Matthew Sadler
Sample pages (pdf)Matthew Sadler is one of the UK's strongest ever players. He became a Grandmaster at 19, won the British Championship twice and, amongst other amazing achievements, made a gold medal winning score of 10½/13 on board four for England in the 1996 chess Olympiad.
After the category 18 Tilburg tournament of 1998 Matthew decided to stop being a professional chess player. However, he re-emerged in 2010 to play a rapidplay tournament in Wageningen, Holland which he promptly won with 7/7. In 2011 he played in strong international events at Barcelona and Oslo and won them with the Fischer-like scores of 8½/10 and 8/9 respectively. After over a decade away from the game, these results are simply astounding.
Matthew's extraordinary ability at chess stems not simply from natural talent but is based on a brilliant aptitude for preparing the game. He understands exactly what needs to be studied and how to go about it. In this book he recounts how he organised the preparation for his "comeback" and from his results the success of this method is self-evident.
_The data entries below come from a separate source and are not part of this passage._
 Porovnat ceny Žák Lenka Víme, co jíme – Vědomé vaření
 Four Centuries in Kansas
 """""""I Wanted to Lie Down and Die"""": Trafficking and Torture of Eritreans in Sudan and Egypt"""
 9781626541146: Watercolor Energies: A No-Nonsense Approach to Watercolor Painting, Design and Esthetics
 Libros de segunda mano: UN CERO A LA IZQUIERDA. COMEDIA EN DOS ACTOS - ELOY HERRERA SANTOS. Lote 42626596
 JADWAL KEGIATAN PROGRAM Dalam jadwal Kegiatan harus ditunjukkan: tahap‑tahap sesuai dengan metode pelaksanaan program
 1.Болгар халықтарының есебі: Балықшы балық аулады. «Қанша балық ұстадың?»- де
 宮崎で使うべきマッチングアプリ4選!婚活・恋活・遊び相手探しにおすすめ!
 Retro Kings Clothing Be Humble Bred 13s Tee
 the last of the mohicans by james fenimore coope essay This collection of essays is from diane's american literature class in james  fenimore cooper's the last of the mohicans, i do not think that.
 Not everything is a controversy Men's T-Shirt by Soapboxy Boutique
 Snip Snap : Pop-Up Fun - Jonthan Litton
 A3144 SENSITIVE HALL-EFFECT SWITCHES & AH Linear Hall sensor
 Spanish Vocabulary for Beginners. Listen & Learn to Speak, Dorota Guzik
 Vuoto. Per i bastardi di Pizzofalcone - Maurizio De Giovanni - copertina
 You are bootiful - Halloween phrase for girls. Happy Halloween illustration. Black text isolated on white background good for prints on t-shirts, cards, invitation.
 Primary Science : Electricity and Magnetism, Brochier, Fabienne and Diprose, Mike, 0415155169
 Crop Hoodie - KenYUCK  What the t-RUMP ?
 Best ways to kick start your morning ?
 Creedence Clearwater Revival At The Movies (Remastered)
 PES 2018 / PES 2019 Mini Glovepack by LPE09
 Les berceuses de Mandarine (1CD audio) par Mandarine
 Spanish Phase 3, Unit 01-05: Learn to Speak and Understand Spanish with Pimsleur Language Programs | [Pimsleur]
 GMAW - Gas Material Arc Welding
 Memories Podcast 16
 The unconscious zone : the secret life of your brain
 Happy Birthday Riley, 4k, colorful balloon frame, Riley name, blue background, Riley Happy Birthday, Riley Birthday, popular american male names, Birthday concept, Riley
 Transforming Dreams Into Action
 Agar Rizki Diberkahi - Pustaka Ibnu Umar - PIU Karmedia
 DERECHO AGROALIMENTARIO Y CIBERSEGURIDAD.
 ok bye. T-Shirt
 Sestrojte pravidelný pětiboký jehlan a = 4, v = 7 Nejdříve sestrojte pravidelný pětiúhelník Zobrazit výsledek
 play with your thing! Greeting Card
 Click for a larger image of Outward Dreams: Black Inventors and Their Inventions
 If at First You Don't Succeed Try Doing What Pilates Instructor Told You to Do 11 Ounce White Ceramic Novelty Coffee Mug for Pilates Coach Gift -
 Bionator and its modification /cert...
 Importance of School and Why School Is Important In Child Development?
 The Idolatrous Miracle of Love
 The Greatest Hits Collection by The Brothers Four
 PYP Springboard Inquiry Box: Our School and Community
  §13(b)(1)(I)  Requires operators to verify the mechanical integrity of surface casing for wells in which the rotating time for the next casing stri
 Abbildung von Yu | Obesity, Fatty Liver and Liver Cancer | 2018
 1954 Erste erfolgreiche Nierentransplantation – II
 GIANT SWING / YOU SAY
In this book Matthew tries to explain the most important skills for a practical chess player and how to develop them. These skills are:
* How to find new ideas in the chess openings
* How to adopt new openings confidently and quickly
* Various way of solving practical middlegame problems
* How to think in the endgame
As well as being an exceptional player, Matthew is also a fine writer who conveys his ideas with ease. His book on the Queen's Gambit Declined won the British Chess Federation Book of the Year award in 2000. Matthew currently lives and works in Holland.
Published 2012, softback, 140 pages.